= Vacarius =

12th-century Italian canon lawyer in England

Vacarius (1120-1200?) was an Italian authority in civil and canon law who was known to author the Liber pauperum which between the years 1190 and 1220 influenced the development of legal studies in the University of Oxford. According to Gervase of Canterbury, Vacarius became the first known teacher of Roman law in England.

==Life==
Vacarius was educated in and taught in Bologna from around 1140-1145. He was then brought to Canterbury, possibly by Thomas Becket, to serve as counsel to the archbishop of Canterbury, Theobald of Bec, in a struggle with Henry of Blois, Bishop of Winchester. The case ended favorably for Theobald in 1146. Vacarius next surfaces in 1149, when he taught, at Oxford, to crowds of those wealthy and those not. For the latter, he prepared a nine-volume compendium of the Codex Justinianus. The book was reputed to resolve all of the legal questions commonly debated in the schools, and became a leading textbook in the emerging university. Often described as the Liber pauperum, the book gave rise to the nickname pauperistae for students of law in Oxford. Nearly complete manuscripts of this work survive in the cathedral libraries at Worcester and Prague, and in the town library at Bruges. Fragments can be found in Oxford's Bodleian Library and in several of the college libraries at Oxford.

Despite its popularity, the new legal texts were not without opposition. King Stephen of England (who was not only king, but also a brother of Henry of Blois) silenced Vacarius, and ordered the destruction of the books of civil and canon law that Theobald had brought over from Italy with Vacarius. This royal edict seems to have been abandoned, however, after Stephen's death in 1154, and evidence suggests that civil law was soon again a favorite subject at Oxford. By 1190, two students from Friesland divided the evening between them to make a copy of the Liber pauperum.

It remains unknown whether Vacarius resumed his lectures after their interruption. In the same year that Stephen died, Vacarius's old friend Roger de Pont L'Evêque was promoted to the position of archbishop of York. Roger had invited Vicarius to join him in the north as legal adviser and ecclesiastical judge, and his name appears frequently in both papal letters and the chronicles of the period, indicating that he served in this capacity. For his services, he was rewarded with a prebend in the collegiate church of secular canons at Southwell. In 1191, he was allowed to cede half to his nephew Reginald.
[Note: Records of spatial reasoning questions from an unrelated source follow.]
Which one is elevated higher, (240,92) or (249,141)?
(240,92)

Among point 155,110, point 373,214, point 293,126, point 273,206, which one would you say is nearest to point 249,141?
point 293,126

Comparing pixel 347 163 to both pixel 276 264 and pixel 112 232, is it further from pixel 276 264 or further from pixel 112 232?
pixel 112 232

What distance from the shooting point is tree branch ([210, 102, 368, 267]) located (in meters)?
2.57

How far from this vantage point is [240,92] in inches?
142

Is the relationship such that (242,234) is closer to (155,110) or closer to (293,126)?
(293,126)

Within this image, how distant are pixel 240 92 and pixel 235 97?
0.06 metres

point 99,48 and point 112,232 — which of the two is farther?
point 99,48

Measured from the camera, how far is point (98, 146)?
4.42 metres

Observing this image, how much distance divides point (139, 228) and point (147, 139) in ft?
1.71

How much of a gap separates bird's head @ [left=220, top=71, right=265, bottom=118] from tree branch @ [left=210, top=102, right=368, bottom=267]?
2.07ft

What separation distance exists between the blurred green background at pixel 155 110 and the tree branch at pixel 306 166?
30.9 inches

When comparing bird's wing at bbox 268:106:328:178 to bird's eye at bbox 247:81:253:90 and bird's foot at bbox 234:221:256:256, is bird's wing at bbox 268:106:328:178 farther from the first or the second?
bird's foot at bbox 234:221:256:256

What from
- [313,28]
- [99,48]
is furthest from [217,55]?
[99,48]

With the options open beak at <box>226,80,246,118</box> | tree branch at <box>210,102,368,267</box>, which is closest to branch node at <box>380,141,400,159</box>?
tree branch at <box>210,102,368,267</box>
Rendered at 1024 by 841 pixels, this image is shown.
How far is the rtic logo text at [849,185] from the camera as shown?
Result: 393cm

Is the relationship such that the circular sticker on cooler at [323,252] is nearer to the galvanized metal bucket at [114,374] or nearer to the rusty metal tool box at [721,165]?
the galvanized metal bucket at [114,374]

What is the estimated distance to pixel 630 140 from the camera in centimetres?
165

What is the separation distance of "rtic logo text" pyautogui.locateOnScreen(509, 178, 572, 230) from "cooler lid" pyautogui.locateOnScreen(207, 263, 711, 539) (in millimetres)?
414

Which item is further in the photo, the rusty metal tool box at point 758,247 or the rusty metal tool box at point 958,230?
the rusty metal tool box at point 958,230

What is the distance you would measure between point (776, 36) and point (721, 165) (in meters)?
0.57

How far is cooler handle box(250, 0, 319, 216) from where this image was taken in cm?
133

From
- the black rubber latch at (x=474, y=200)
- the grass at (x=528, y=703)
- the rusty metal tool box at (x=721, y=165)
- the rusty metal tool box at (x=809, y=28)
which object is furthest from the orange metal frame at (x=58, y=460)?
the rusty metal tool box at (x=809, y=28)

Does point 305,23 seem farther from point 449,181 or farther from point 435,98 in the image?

Vacarius is last heard of in 1198, when he and the prior of Thurgarton were commissioned by Pope Innocent III to fulfill a letter referring to crusades.

In addition to his legal work, surviving manuscripts attest to Vacarius' deliberations on other matters as well, likely in the latter half of his life. One of these, the Summa de assumpto homine, deals with the humanity of Christ, while the other, Summa de matrimonio, is a legal argument about the nature of marriage, in which he disputes both Gratian and Peter Lombard.

It is to Vacarius that we owe most of the information that has come down to us about Speroni, a heretic from Piacenza.